Amelia was starting to improve, although very slowly. Paul managed to walk her to the toilet one morning with the aid of one of the nurses, carrying her lung drains and her heparin drip on a mobile stand. It was only a 10 yard walk for us but must have felt like 100 yards to Amelia, our brave little warrior did so well after being lead in bed for so long. The return journey was too much for her, the pain was too much to bear, especially with her lung drains pulling on her sides. These were removed on day 9 or 10 I think, nothing was too clear, following a trip to x-ray in a wheelchair. The heparin line from her hand was also taken out. Over the next couple of days we tried walking to the toilet a few more times, it was such a relief not to have to try and put her on the bed pan and so much easier for Amelia with all of the tubes and lines taken out. She was taken off her antibiotics and her nose tube was removed too. The only thing she was taking now was calpol as pain relief, diuretics to help remove any more excess fluid remaining in her body and of course the one thing she can’t do without, warfarin.

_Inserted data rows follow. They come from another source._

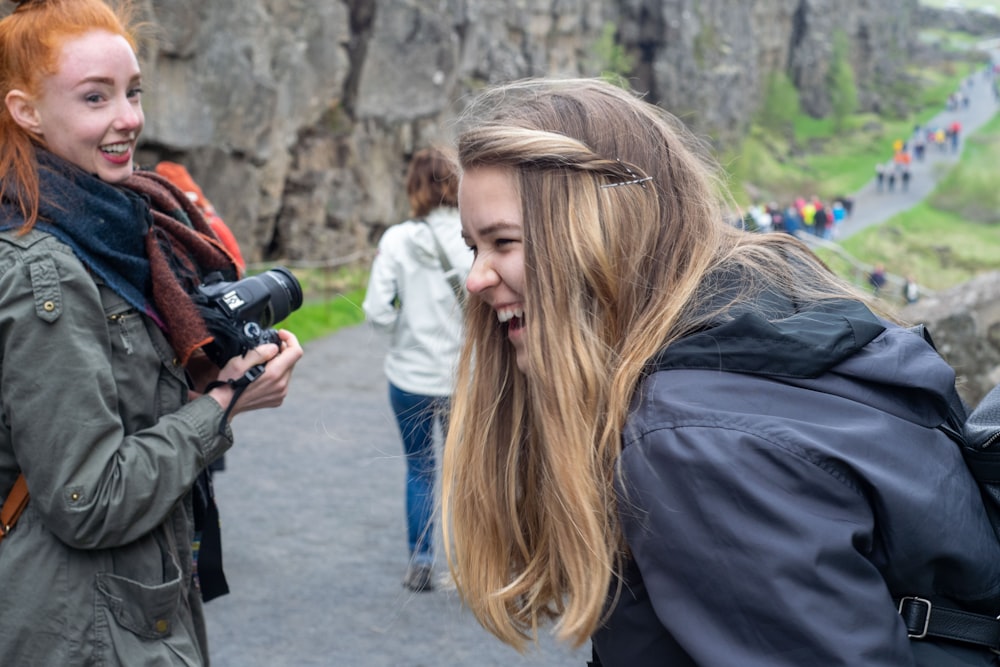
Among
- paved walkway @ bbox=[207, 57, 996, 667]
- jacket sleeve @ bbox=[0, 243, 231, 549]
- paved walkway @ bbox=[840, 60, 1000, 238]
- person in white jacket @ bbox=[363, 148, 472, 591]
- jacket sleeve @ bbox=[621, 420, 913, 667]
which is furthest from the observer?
paved walkway @ bbox=[840, 60, 1000, 238]

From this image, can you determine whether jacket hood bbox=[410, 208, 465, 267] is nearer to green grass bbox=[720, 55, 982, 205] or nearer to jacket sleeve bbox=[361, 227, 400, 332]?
jacket sleeve bbox=[361, 227, 400, 332]

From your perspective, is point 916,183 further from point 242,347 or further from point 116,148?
point 116,148

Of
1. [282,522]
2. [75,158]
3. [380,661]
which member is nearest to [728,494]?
[75,158]

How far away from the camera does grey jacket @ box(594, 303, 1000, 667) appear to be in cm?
148

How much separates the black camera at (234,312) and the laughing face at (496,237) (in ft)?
3.17

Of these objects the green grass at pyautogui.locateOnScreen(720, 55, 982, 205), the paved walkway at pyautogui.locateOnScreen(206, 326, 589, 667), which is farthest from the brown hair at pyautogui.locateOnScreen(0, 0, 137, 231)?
the green grass at pyautogui.locateOnScreen(720, 55, 982, 205)

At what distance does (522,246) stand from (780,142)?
64008 millimetres

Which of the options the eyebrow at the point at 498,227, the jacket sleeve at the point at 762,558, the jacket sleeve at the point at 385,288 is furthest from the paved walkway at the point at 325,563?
the jacket sleeve at the point at 762,558

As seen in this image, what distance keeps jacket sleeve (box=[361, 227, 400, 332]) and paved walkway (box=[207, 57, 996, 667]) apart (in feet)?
2.39

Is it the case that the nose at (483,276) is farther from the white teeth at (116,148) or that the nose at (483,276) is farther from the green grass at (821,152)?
the green grass at (821,152)

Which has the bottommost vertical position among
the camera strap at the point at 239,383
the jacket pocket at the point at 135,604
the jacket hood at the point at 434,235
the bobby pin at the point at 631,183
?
the jacket hood at the point at 434,235

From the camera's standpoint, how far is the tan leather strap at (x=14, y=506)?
241cm

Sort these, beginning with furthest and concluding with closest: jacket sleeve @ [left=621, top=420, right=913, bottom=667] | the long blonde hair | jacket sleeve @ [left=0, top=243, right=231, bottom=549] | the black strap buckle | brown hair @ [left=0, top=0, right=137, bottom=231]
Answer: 1. brown hair @ [left=0, top=0, right=137, bottom=231]
2. jacket sleeve @ [left=0, top=243, right=231, bottom=549]
3. the long blonde hair
4. the black strap buckle
5. jacket sleeve @ [left=621, top=420, right=913, bottom=667]

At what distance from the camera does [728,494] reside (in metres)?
1.51
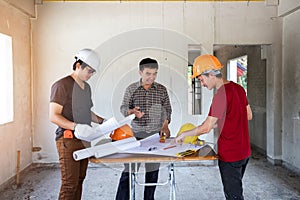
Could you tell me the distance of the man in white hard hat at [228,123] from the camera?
6.35 feet

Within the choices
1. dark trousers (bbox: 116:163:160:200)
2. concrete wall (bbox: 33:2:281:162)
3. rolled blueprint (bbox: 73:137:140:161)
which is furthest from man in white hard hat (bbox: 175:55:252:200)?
concrete wall (bbox: 33:2:281:162)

The pain and screams that we saw Amelia endure was something we will never forget. On the last day in Ward 32, we were told that maybe Amelia would be better off recovering at home but had to go through a series of tests. Her x-ray came back ok, her heart rhythm, she was put on a 24 hours monitor; she was still grey and barley walking. The echo…well as soon as I saw the Dr’s face I knew we weren’t going home. Amelia had a pocket of fluid around her heart. One Dr said I am afraid you won’t be going home until Monday at least. On that being said Amelia broke down and sobbed and sobbed and wouldn’t stop. This day we went home Dr Allison made the decision to let us go home only to return on the Monday for another echo.